The purpose of health inspections is to ensure that food products are prepared and handled according to law, which is essential in preventing food-borne illnesses. According to the CDC (Center for Disease Control and Prevention), foodborne illnesses cause 48 million hospital visits, 128,000 long-term hospitalizations, and 3,000 deaths each year. These findings explain why 70% of diners refuse to visit restaurants that violate the health code. The purpose of this article is to explain how to set up an effective food safety system to prevent health violations.
What is a health inspection?
As per the FDA (U.S. Food and Drug Administration), Food establishments must be inspected at least once every six months. Restaurants, however, are inspected by local governments.
On most health inspectors’ scorecards, they assign letters and numbers. Restaurants with violations receive lower scores. Inspectors evaluate elements of sanitation like food quality, storage conditions, and cleanliness.
Furthermore, inspectors look for evidence of regular sanitation practices by restaurant staff. Paper records are commonly presented that show staff performing tasks such as mopping the floor or checking cold storage temperatures on a daily or hourly basis.
What should be done immediately following violations from a health inspection?
A violation occurs if a restaurant fails to follow sanitary protocols. Penalties vary according to the severity of the violation. There are severe health hazards and minor infractions.
Non-critical violations are usually not punished financially by restaurants. A permanent record is kept by the inspectors, which can be reviewed within 45 days.
- Lack of cleanliness in the facility
- Mislabeling of food items
- Poorly maintained equipment and utensils
Serious health hazards
Fines are usually the penalty for serious health hazards. Under severe conditions, restaurants may be forced to close temporarily.closed. It is possible for restaurants to be sued or permanently closed if they cannot ensure compliance with food safety guidelines following a follow-up inspection.
Some examples are:
- Using cold water instead of hot
- and failing to monitor and cool food properly
- may indicate vermin infestation
- An absence of a certified food manager during operating hours
How to prevent health violations
Despite being catastrophic, health code violations are also preventable. Here are two ways to avoid the most serious ones.
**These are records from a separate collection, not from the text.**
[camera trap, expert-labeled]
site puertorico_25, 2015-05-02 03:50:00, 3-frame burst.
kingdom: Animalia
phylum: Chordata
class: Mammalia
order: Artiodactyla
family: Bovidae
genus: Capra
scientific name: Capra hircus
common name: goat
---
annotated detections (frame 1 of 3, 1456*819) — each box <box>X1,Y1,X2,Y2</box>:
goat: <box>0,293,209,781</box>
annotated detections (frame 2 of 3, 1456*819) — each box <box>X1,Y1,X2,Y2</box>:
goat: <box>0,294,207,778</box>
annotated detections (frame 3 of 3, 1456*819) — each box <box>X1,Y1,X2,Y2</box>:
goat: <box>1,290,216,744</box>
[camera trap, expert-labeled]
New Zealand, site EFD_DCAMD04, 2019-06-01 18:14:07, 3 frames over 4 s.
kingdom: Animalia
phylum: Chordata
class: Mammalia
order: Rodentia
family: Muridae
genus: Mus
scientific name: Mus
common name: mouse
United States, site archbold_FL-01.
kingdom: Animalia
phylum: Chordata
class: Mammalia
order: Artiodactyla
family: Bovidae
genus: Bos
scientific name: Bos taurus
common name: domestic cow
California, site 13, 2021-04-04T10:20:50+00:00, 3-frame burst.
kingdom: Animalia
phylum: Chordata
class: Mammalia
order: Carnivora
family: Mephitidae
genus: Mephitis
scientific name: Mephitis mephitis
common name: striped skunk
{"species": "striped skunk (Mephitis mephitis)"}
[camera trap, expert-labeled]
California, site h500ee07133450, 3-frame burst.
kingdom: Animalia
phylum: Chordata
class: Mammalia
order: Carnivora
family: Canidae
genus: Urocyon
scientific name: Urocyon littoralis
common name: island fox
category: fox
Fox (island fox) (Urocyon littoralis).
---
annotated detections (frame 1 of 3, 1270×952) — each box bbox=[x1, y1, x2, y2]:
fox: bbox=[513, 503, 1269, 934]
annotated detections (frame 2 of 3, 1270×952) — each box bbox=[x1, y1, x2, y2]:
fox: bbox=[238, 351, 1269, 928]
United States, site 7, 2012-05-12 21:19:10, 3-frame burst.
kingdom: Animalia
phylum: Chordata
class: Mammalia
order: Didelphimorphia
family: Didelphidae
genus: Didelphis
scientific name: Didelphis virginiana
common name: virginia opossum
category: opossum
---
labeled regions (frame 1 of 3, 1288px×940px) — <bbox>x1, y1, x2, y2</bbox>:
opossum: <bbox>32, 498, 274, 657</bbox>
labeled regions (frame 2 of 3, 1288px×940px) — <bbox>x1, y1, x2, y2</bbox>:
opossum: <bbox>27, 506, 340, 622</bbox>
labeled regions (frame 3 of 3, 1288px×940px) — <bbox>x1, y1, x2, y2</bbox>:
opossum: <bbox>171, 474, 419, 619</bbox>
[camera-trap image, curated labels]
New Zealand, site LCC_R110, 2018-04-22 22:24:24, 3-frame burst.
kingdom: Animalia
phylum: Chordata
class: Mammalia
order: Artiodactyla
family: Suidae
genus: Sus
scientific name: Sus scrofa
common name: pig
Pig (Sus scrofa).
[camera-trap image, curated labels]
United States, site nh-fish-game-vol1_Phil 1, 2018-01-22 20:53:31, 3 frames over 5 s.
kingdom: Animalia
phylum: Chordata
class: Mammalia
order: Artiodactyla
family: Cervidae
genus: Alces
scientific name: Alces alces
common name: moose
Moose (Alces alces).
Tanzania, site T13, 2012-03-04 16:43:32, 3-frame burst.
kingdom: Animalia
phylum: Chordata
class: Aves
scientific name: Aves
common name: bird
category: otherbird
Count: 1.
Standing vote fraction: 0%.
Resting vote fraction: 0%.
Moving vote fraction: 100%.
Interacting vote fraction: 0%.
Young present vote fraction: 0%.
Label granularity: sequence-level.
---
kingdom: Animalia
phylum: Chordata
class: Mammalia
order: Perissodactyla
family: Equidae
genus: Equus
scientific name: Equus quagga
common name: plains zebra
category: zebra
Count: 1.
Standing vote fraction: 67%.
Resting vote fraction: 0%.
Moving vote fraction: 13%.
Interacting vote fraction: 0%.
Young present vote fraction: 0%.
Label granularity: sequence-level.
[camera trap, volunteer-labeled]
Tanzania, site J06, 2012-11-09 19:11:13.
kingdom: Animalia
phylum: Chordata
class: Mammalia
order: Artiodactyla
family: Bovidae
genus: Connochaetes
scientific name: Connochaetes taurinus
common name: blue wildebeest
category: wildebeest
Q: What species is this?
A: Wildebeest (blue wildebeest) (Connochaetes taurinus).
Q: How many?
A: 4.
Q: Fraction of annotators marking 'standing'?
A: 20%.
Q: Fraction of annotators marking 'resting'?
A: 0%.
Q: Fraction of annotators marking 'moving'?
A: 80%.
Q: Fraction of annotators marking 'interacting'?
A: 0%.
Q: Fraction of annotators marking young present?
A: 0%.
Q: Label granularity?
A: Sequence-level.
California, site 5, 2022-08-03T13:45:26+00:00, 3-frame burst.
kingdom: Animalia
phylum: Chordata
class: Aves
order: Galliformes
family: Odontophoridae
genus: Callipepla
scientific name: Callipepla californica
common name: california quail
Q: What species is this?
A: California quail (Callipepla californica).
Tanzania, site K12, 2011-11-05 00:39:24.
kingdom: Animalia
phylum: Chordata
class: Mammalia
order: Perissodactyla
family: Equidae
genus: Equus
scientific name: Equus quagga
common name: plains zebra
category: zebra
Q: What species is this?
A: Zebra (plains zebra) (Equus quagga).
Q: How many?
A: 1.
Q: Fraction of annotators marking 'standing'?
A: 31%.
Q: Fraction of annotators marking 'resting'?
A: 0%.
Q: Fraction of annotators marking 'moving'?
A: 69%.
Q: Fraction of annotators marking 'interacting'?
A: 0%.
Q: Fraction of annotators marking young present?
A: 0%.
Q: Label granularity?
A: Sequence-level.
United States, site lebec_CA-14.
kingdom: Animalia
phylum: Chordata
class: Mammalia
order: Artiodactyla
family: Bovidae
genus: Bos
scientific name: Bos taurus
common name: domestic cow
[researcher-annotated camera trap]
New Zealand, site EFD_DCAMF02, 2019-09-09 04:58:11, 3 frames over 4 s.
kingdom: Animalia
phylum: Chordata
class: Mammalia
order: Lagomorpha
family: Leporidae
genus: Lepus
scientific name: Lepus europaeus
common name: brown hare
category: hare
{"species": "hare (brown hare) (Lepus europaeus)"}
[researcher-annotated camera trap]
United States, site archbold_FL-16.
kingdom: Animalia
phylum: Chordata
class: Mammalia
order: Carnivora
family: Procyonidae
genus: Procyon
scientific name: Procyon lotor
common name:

A method of preventing cross-contamination
Cross-contamination can be prevented by implementing a safer storage strategy. When storing items, follow these steps from top to bottom:
- Raw materials
- Cooked products
- Cooked meats
- Seafood cooked
- fresh seafood
Every night, you should check your food storage to eliminate any chance of cross-contamination.
By monitoring temperature, violations can be prevented
It is the responsibility of every restaurant owner to ensure that their refrigerated goods are stored safely and that cold storage hasn’t crossed over into the danger zone of food safety. There is a danger zone for food safety between 40° F and 140° F. Food that is left in this range for a long period of time is at greater risk of being unsafe to consume. This violation can be prevented by using a temperature monitoring system. Inspection and maintenance personnel can rely on data that is accurate, properly recorded, and easily analyzed.
Using accurate temperature data can also help identify trends that indicate equipment failure. The accumulation of frost on stored items or a slow warming trend can cause a breakdown.
There may be a period of time when breakdowns go unnoticed. When inventory slips into the danger zone, a violation may result if the problem is not noticed.
The timing of a health inspection may not be within your control. Following these steps, however, will help you prepare for it. By replacing paper logs with digital records and remote temperature monitors, this effort can be further aided.